Alokasi SDR yang dikeluarkan selama pandemi sangat tidak adil dan redistribusi sejauh ini sangat minim. Kelompok Tujuh negara industri paling maju, dengan populasi 772 juta orang, menerima 280 miliar dolar AS dalam bentuk SDR. Negara-negara terbelakang, dengan populasi 1,1 miliar orang, dialokasikan lebih dari 8 miliar dolar AS, catatnya.
Ini dilakukan sesuai aturan. Tapi ada yang salah secara moral dengan aturan yang menetapkan prosedur semacam ini.

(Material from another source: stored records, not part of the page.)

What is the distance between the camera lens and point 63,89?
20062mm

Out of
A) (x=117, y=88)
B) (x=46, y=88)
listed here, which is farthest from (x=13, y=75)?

Laporan singkat mengusulkan agar ke depan, ketidakadilan ini harus diperbaiki, ujarnya.
Proposal singkat tersebut mengusulkan peningkatan besar-besaran pembiayaan pembangunan dan iklim, sebagian dengan mengubah model bisnis bank pembangunan multilateral dan mengubah pendekatan mereka terhadap risiko, untuk secara besar-besaran memanfaatkan pembiayaan swasta dengan biaya yang masuk akal bagi negara-negara berkembang, tambahnya.
Secara keseluruhan, proposal dalam laporan singkat ditujukan untuk beralih dari sistem yang menguntungkan orang kaya dan memprioritaskan keuntungan jangka pendek, menuju sistem yang adil, dan berinvestasi di muka dalam Tujuan Pembangunan Berkelanjutan, aksi iklim, dan generasi mendatang, kata Guterres, yang juga mempresentasikan ringkasan kebijakan tentang melampaui produk domestik bruto dan tentang Global Digital Compact.